Thanks for your advices, I think we will end up in letting one of the
existing specialists do the silly job for us :).

NB : the business point of view is always welcome :)

Le 28/03/2013 17:43, Jonathan Vanasco a écrit :
> The cheapest option would be to host the images on Amazon S3 and send
> the email with Amazon SES.  SES charges a 10¢ CPM , and data transfer
> in is free ( so you don't have to run the app on EC2 ).  You do pay
> bandwidth, but it's their standard 12¢/GB charge.  Your effective CPM
> ends up being around 13¢.
>
> If you drop the pyramid/sqla dependency, this $59 app installs on php
> +mysql and does custom campaigns -- http://sendy.co  The downside is
> that it's not open source and there's no api.

TASKS:
A – What does the email give as the effective CPM of the cheapest option?
B – From the email, write out the stretch from "Thanks for your" through "always welcome :)".

DATA SHOWN:

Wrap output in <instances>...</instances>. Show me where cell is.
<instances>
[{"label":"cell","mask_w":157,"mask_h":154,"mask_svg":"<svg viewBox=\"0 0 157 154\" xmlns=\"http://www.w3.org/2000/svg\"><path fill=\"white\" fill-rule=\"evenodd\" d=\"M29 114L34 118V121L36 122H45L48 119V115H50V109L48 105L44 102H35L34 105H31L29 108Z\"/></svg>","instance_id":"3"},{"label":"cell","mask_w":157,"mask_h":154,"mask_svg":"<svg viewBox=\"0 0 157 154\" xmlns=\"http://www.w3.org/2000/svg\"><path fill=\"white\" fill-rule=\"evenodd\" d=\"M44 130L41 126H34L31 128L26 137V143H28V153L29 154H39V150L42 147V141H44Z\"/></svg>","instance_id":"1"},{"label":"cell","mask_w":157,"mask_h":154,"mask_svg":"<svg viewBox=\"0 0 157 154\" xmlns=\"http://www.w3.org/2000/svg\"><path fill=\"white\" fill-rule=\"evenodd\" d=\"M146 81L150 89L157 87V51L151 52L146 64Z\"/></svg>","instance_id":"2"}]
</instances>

TASK-BY-TASK SOLUTIONS:
A – Around 13¢.

B –
Thanks for your advices, I think we will end up in letting one of the
existing specialists do the silly job for us :).

NB : the business point of view is always welcome :)